__Document excerpt__.
□ □ □ □ □
Menlomorphosis - Page 6

In the midst of teardowns and imposing, new homes, Menlo Park’s Eichler owners still manage to cherish living modern
Menlomorphosis
Menlomorphosis
Top: Thirty-year Eichler owner Herb Wong, surrounded by his jazz memorabilia, with wife Marilyn. Above: Outside their Peninsula Way home.

“This immediately caused a ripple reaction,” he says. “ ‘You should be able to do anything you want with your property,’ people argued.”

Phil and his neighbor eventually dropped the effort. “The whole thing was very stressful,” Marcia says.

Today, Eichler fans count it as a victory when, if an Eichler is remodeled or replaced, what arrives in its stead is not a traditional home but something modern.

“At least they’re going along with the aesthetic,” says Cesar Agustin.

Steve and Denise Henry did a better job than most of revamping their Eichler in Stanford Gardens shortly after they bought it a decade ago. “It was pretty rough, pretty original,” Steve says of the home when they moved in.
□ □ □ □ □
__Supplied data__.

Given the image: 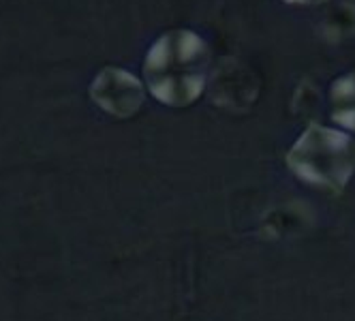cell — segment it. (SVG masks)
□ □ □ □ □
__Tasks__.
[a] In the article on Menlo Park's Eichler homes, why do Eichler fans see a modern replacement for a remodeled or torn-down Eichler as a victory? Answer in one to three sentences.
[b] Go on with the article on Menlo Park's Eichler homes, starting right after Steve Henry's remark about the house being "pretty rough, pretty original."

__Exercise results__.
[a] A modern home that takes an Eichler's place keeps to the Eichler aesthetic rather than bringing in a traditional style. Cesar Agustin sums it up: "At least they're going along with the aesthetic."

[b]
Working with an architect, they opened up the space, mostly preserving the original footprint and the splayed layout, but adding an immense, garage-like sliding-glass door to the rear yard.

“We wanted to maximize the glass,” Steve says. “We like open, we like natural light, we like clean lines.”

The Agustins are among Menlo Park’s more committed Eichler fans. When they bought their 1970s model, it had been badly remodeled, and was staged by the listing agent to resemble a Nantucket cottage.

“It was the light that sold us,” Hildy Agustin says. “Sunshine.”

“We said someday we’ll fix it up,” Cesar says.

They gradually have, restoring portions, redoing the kitchen, adding a skylight. One recent project involved removing the drywall that had long covered the brick fireplace.

“I had them scrub it brick by brick,” Cesar says. “I wanted the original brick wall back.”

 

Photos: David Toerge, Stefan Heller

 

Where to Find the Menlo Park Eichlers

• The Eichlers of Stanford Gardens, from 1950 and 1951, are found on Evergreen, Oakdell, and Lemon streets, east of Stanford Avenue.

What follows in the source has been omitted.